I’ve had this post in mind for quite a while, and never got in finished to my satisfaction, but it’s been stimulated to a significant extent by reading Clay Shirky, so I thought I’d pop it up now, somewhat half-baked while he’s visiting here at CT.
I’ve updated it a bit, incorporating some comments and responding to others
The biggest single question in political economy is whether and to what extent we can achieve social equality without sacrificing other goods like liberty and prosperity. Neoclassical economics (a project in which I’m a participant) begins with models which imply that, with competitive markets, all factors of production will earn their marginal product. This in turn implies that any intervention that shifts wages or returns to capital away from their marginal product must imply a loss in aggregate income.

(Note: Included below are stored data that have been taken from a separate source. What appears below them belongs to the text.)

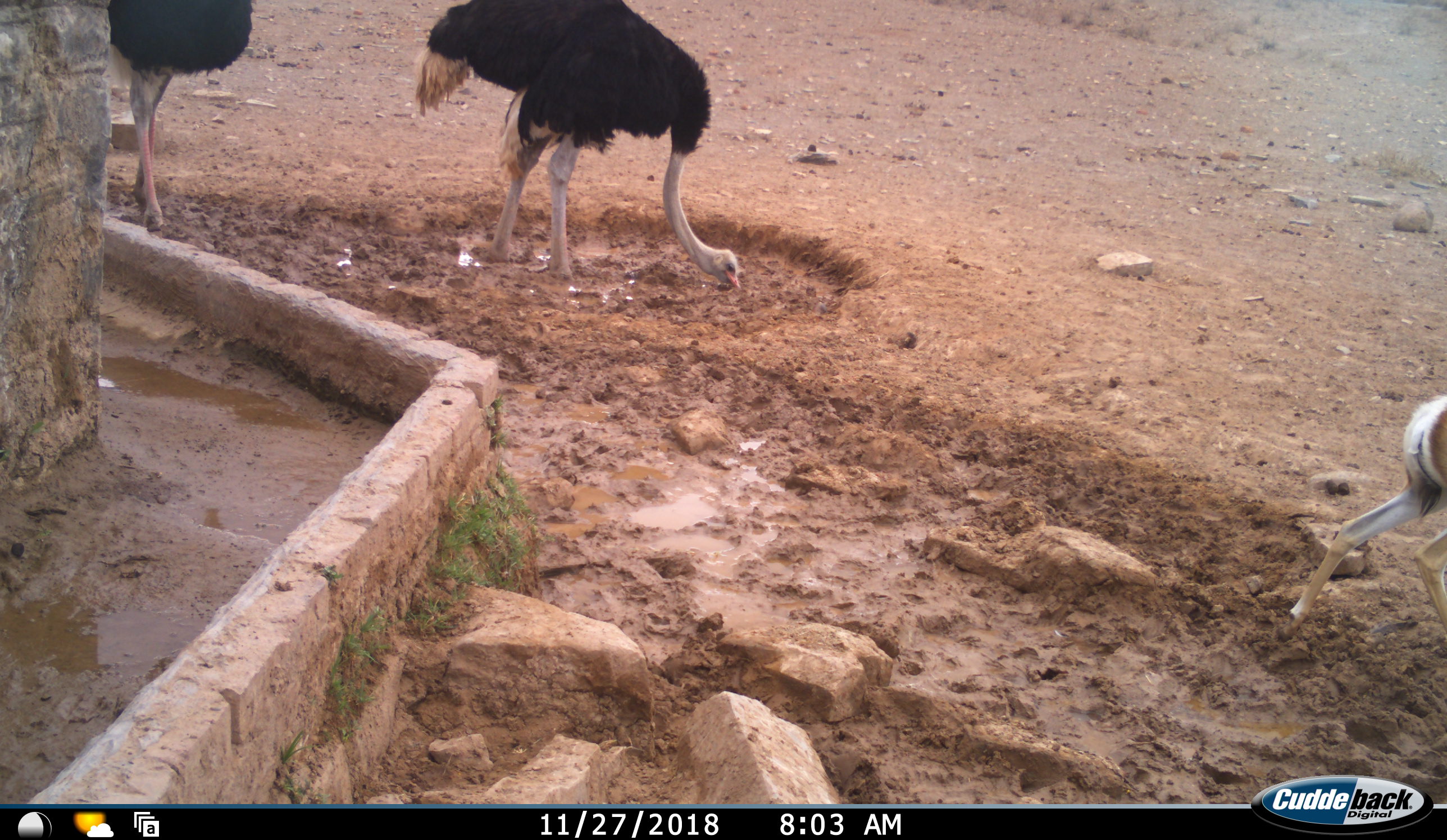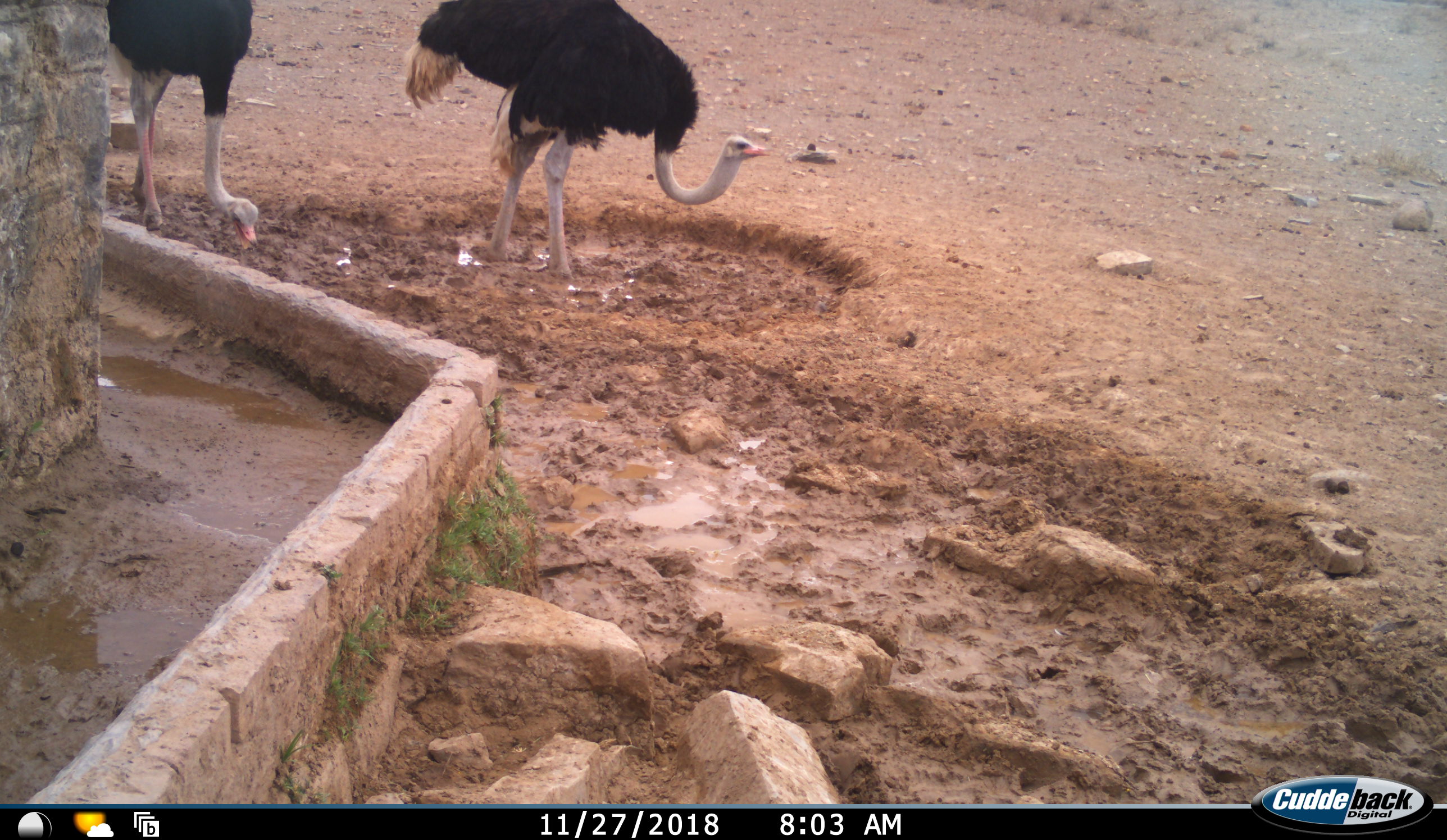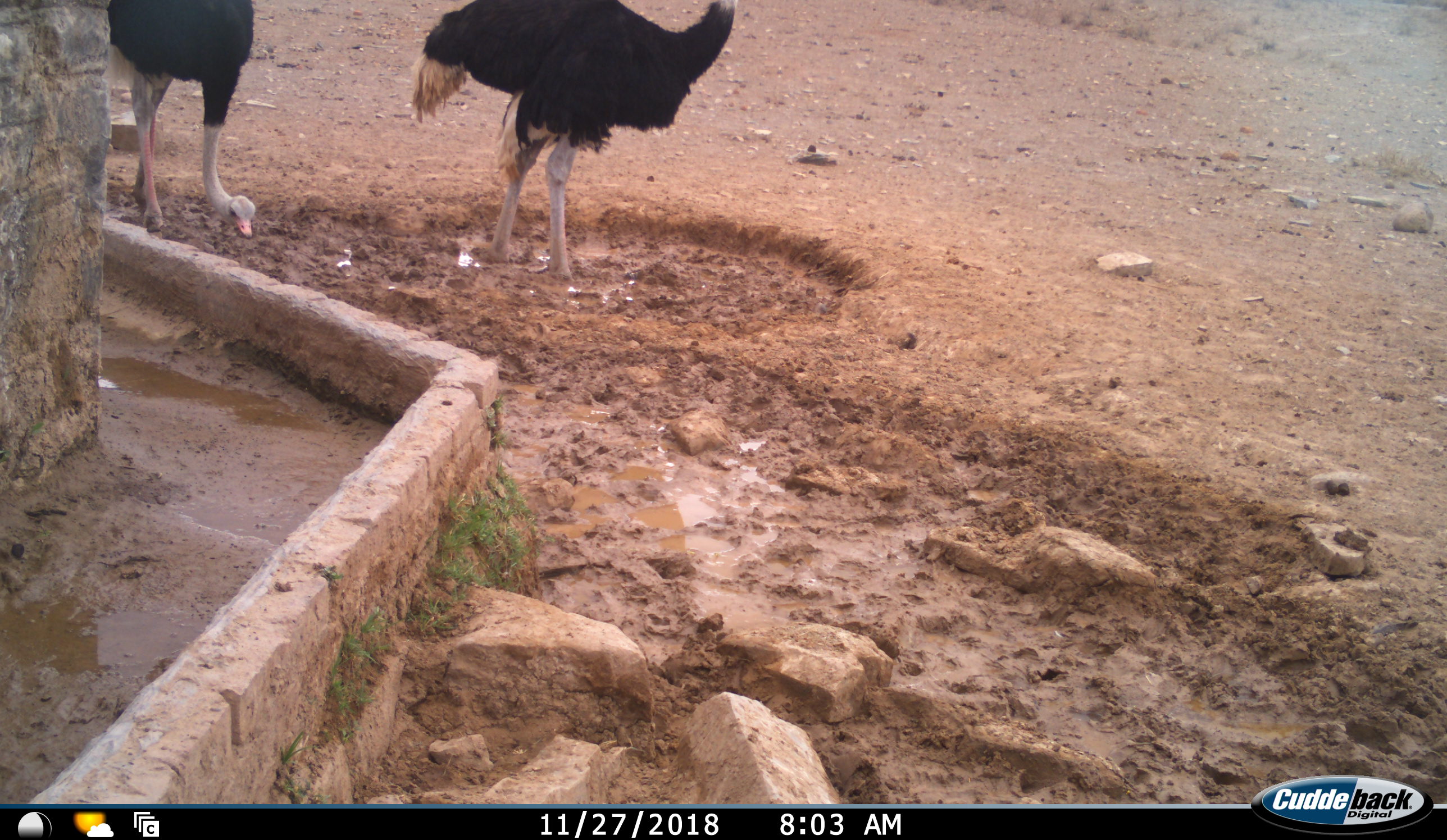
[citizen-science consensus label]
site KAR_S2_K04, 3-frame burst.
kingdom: Animalia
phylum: Chordata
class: Aves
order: Struthioniformes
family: Struthionidae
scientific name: Struthionidae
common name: ostrich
Ostrich (Struthionidae), count 2. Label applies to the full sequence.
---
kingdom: Animalia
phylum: Chordata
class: Mammalia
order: Artiodactyla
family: Bovidae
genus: Antidorcas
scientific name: Antidorcas marsupialis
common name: springbok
Springbok (Antidorcas marsupialis), count 1. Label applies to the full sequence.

There are all sorts of problems with this result, and particularly with simple-minded applications of it, which are legion. For a start, it can only ever be true at the margin – everyone in a modern economy depends for their income on the centuries of effort that have gone into creating that economy. There are also plenty of technical issues which have been debated for a long time, such as the famous capital controversy. I’m particularly interested with questions relating to whether the standard result, derived under the assumption of certainty and perfect information, works under conditions of uncertainty (in my view, much of the activity of the social democratic welfare state can be explained as a form of collective risk management).
Still, in an economy that fits the standard model of lots of competing firms, all operating in a region where constant returns to scale apply, the standard neoclassical analysis has considerable force. But the growing part of the economy centred on the Internet doesn’t fit this model at all. The Internet is a network and the economies of networks are different, in critical ways, from those of the standard neoclassical model.